**What the task asks**
Express the items from the line containing "Travel Backpacks Bookbag" up to and including the line containing "Low-floor fire extinguishing" as a Markdown table with two columns: "No." for the row number and "Text" for the line. Skip blank lines, and leave the pictures out.

**Provided data**
* * * * * * *

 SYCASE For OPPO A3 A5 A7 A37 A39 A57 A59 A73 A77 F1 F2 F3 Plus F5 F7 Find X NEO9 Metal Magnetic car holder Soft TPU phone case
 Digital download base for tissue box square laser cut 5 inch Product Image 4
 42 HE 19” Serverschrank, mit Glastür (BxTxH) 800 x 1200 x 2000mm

* * * * * * *

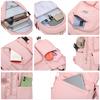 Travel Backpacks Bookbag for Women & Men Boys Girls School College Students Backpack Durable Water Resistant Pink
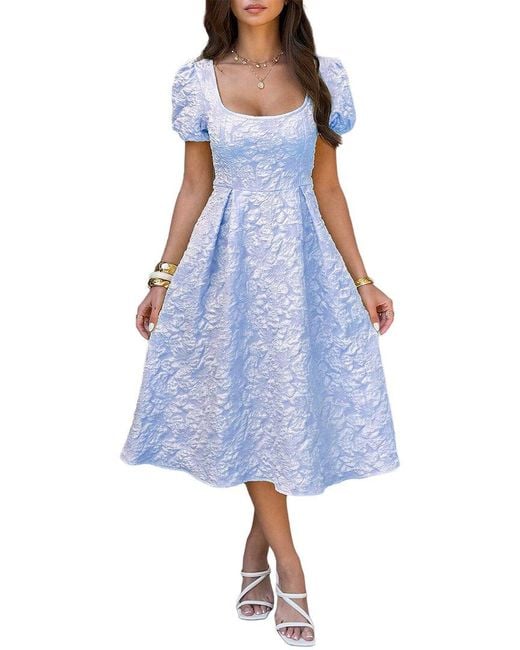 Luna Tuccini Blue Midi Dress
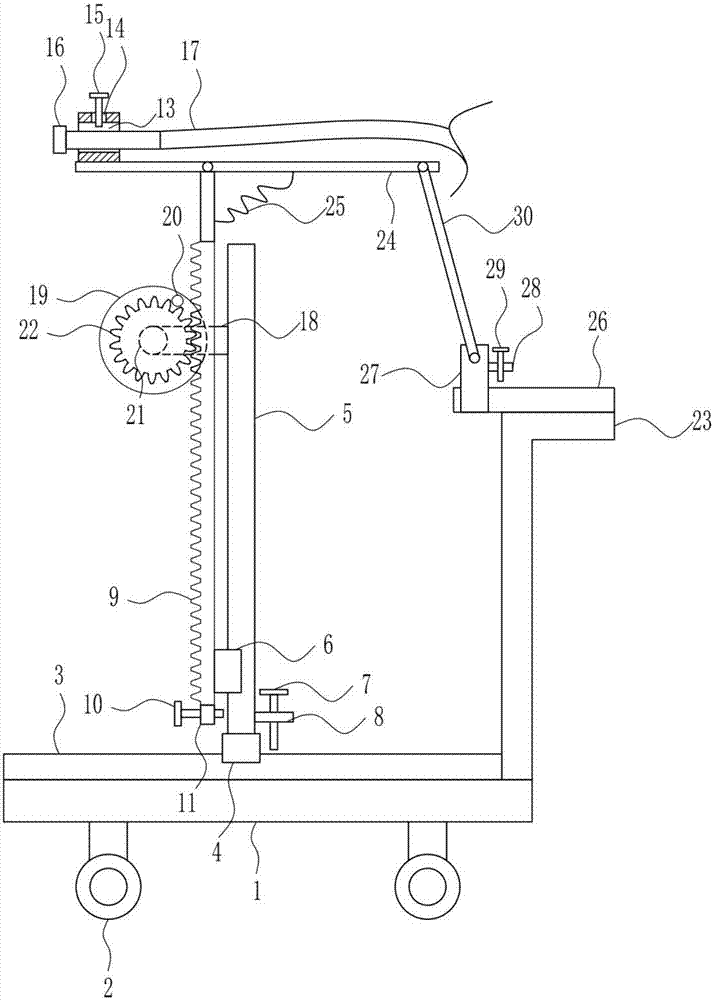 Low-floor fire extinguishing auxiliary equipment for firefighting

* * * * * * *

**Task solution**
| No. | Text |
|---|---|
| 1 |  Travel Backpacks Bookbag for Women & Men Boys Girls School College Students Backpack Durable Water Resistant Pink |
| 2 |  Luna Tuccini Blue Midi Dress |
| 3 |  Low-floor fire extinguishing auxiliary equipment for firefighting |